Education advocates are asking Missouri lawmakers to address a long list of issues affecting schools in the upcoming legislative session, from charter school funding to how to spend federal coronavirus relief money.
The session begins on Jan. 5, and lawmakers have prefiled more than 140 bills related to education issues.
“I think education is going to play a prominent role in the legislative session,” said Brent Ghan, deputy executive director of the Missouri School Boards Association.
Lawmakers have prefiled bills addressing COVID-19 protocols, school board elections, a parents’ bill of rights and hot-button curriculum issues like how race and history are taught in schools.
Federal funding
Lawmakers are coming up on a deadline to use almost $2 billion in federal funding for education. They must pass an appropriations bill by March 24 to use American Rescue Plan Act money set aside for schools.
“I know that our school boards and administrators across the state are anxiously awaiting approval of that money that could be used for COVID-related expenses that school districts are experiencing,” Ghan said.
The funding could be used to address trauma and homelessness among students in schools, said Matt Davis, secretary of St. Louis Public Schools’ Board of Education and chair of the district’s legislation and advocacy committee.
“It's money that's desperately needed to counter some of the effects of learning loss as the result of the pandemic,” Davis said. “It's going to cost Missouri nothing. All they need to do is do their job and pass the appropriation legislation.”
Charter schools
Legislators also prefiled bills related to funding of charter schools and the places where charter schools are allowed to operate, with language similar to that of bills filed last year.

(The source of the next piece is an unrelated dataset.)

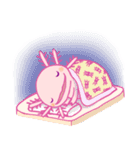 かわいいウーパールーパー(スペイン語)（個別スタンプ：17）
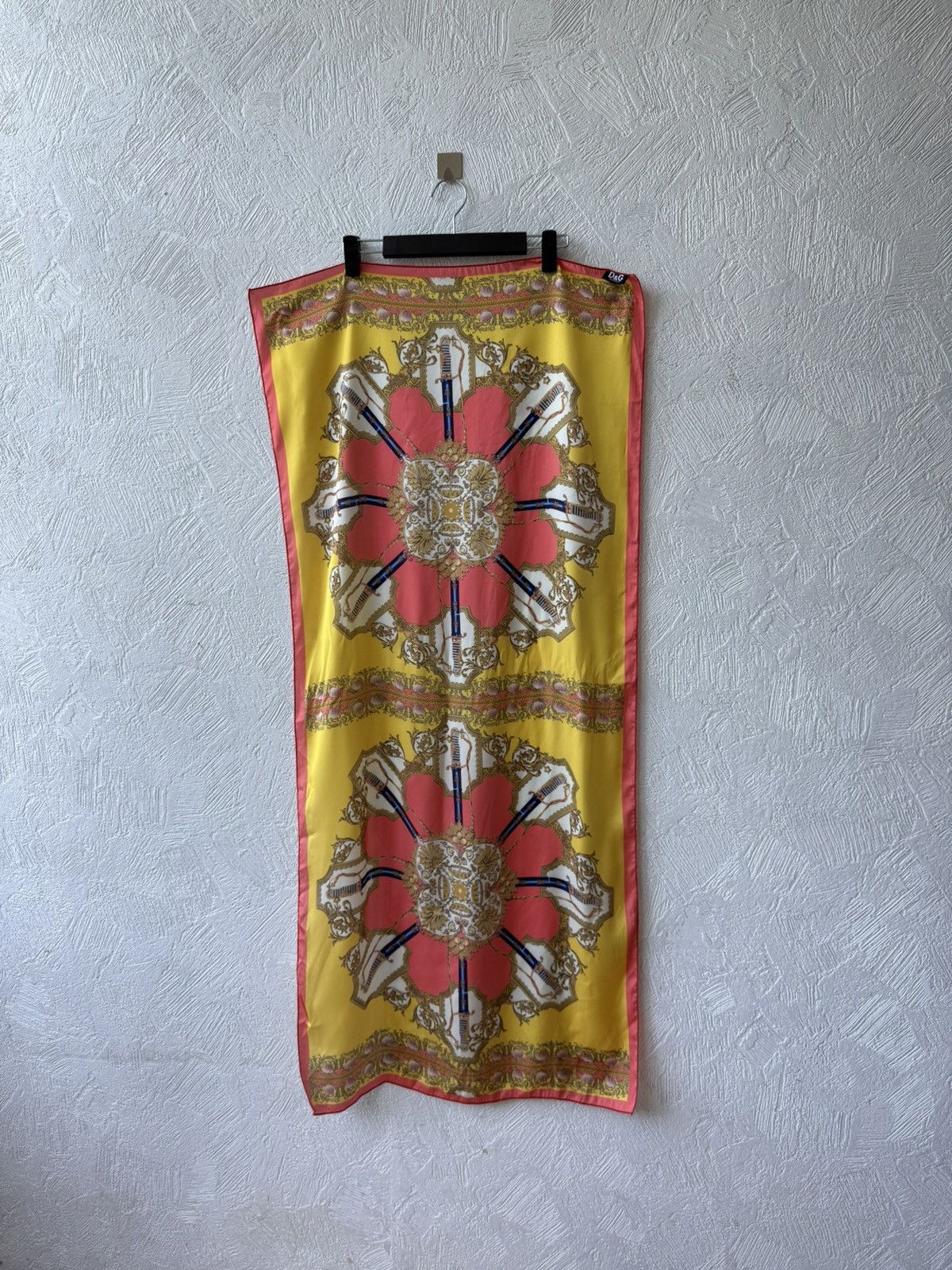 Dolce & Gabbana Dolce&Gabbana Silk Scarfs Size ONE SIZE - 1 Thumbnail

There is legislation that would change the amount of funding charter schools receive. Missouri’s funding formula for charter schools is based in part on 2005 tax information, said Douglas Thaman, executive director of the Missouri Public Charter School Association.
“Since that time, while the local school district is being compensated using current-year revenues, charter schools are still being compensated using 2005 revenues,” Thaman said. “That's led to an underfunding and inequity of funding for charter public school students in the state.”

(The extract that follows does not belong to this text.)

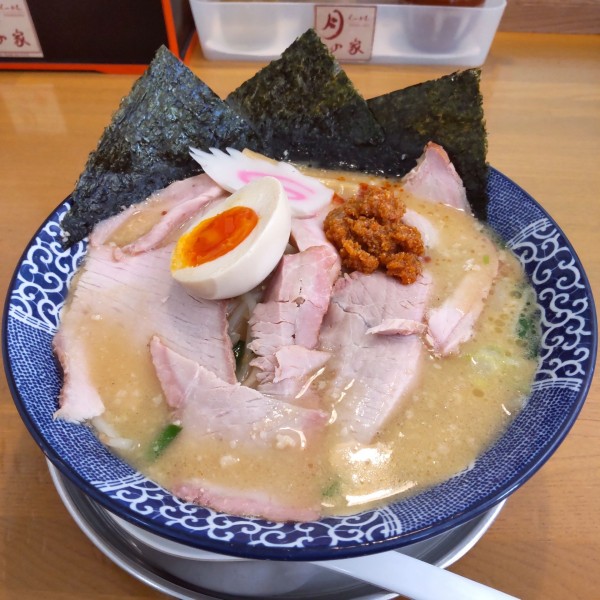 「月の家からしみそらーめん（￥1,230）」@らーめん 月の家の写真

St. Louis Public Schools’ legislation and advocacy committee is opposed to any changes to how local funding is calculated, Davis said.

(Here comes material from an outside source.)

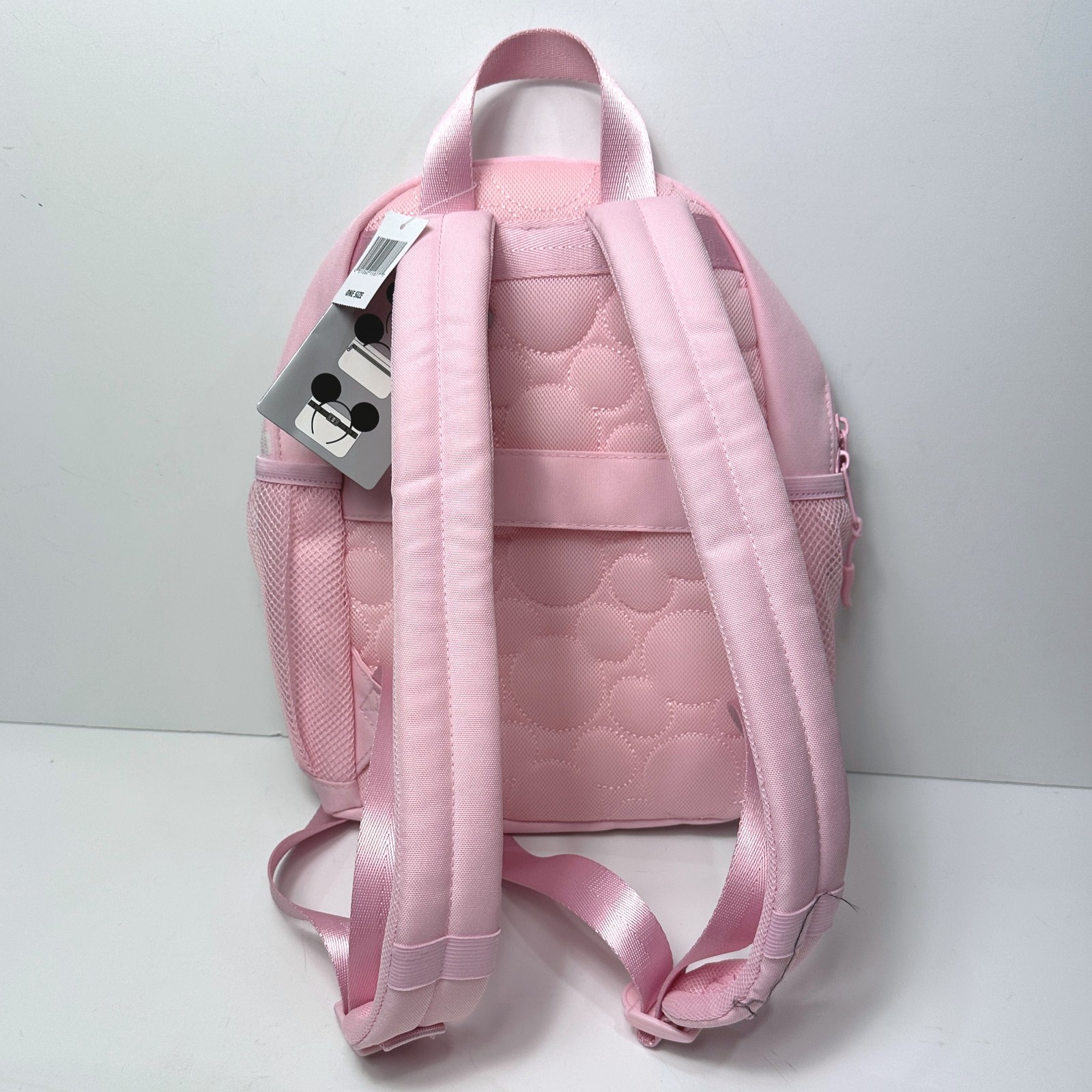 Disney Parks Walt Disney World Logo Backpack Medium 13" Pink Shoulder Bag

“What these bills are trying to do is to take away the funding from SLPS and divert them to charter schools, without then reconfiguring the state funding mechanism to make up for that,” he said. “That's funding that we desperately need to serve all our students in the city.”
Thaman said there is also a push to expand where charter schools are able to operate. Currently, the schools are allowed in St. Louis, Kansas City and districts that are not fully accredited.
The St. Louis Public Schools Board of Education and the city’s Board of Aldermen are both calling for a moratorium on new charter schools in the city until a comprehensive plan for schools has been passed.